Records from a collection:
__________________________________________________
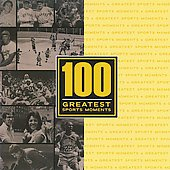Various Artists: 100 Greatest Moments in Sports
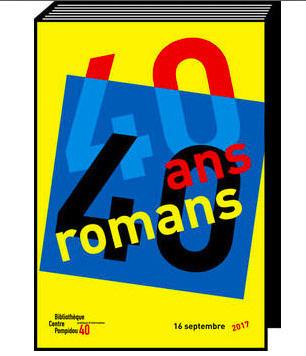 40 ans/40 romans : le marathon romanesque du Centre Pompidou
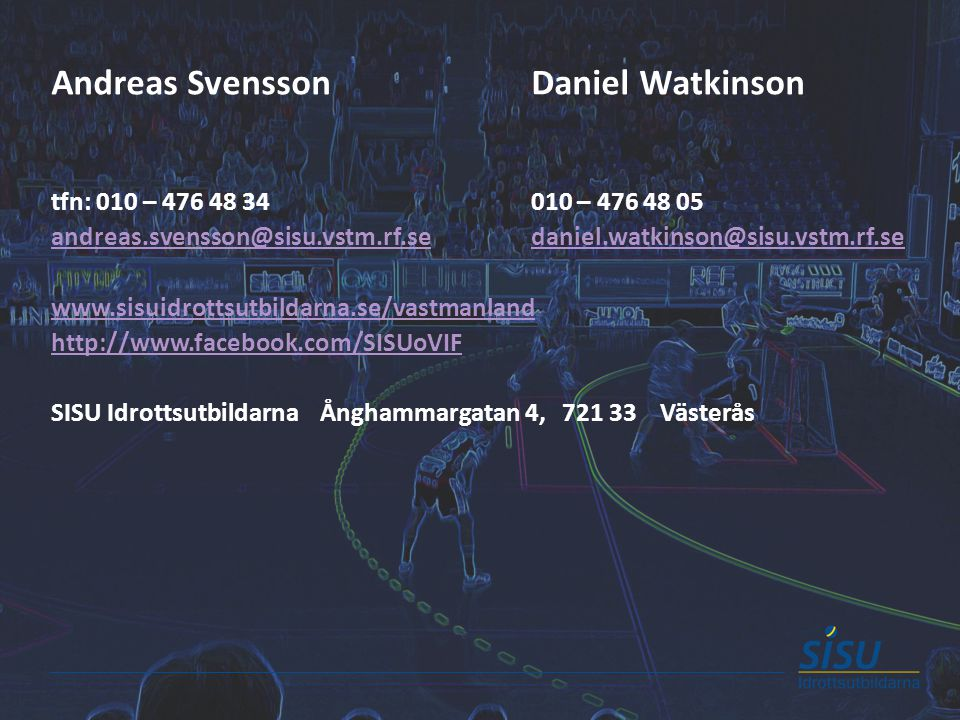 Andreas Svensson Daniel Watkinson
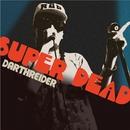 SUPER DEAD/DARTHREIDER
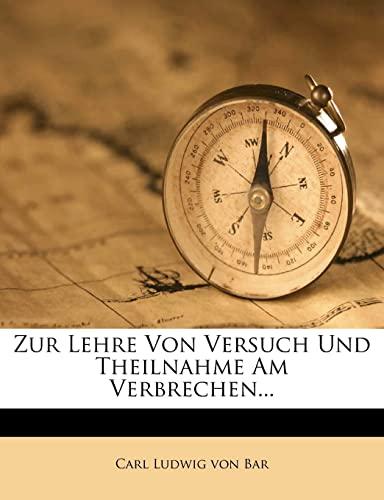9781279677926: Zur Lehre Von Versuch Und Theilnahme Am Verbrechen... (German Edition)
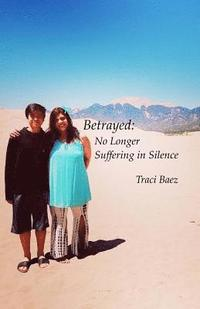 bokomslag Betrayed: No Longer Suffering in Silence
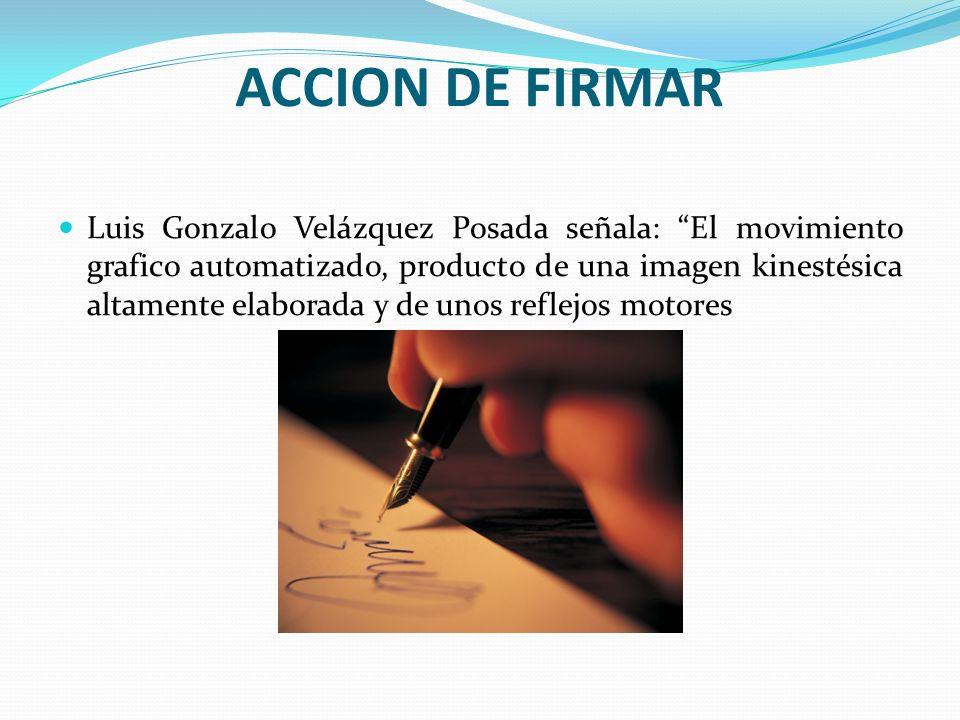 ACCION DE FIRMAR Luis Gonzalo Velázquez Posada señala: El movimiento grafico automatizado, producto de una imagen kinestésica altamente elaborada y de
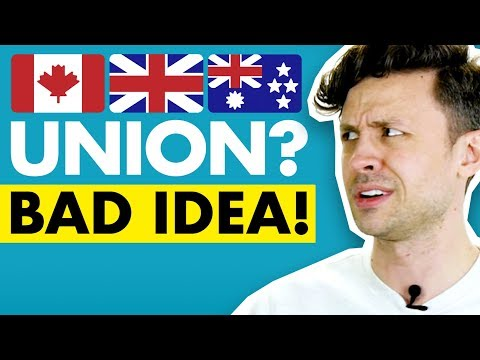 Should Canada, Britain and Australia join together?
__________________________________________________
What the exercise asks:
Each line from the one holding "SUPER DEAD/DARTHREIDER" down to the end of the records is to be reproduced unaltered, and the pictures are to be omitted.

Worked solution:
 SUPER DEAD/DARTHREIDER
9781279677926: Zur Lehre Von Versuch Und Theilnahme Am Verbrechen... (German Edition)
 bokomslag Betrayed: No Longer Suffering in Silence
 ACCION DE FIRMAR Luis Gonzalo Velázquez Posada señala: El movimiento grafico automatizado, producto de una imagen kinestésica altamente elaborada y de
 Should Canada, Britain and Australia join together?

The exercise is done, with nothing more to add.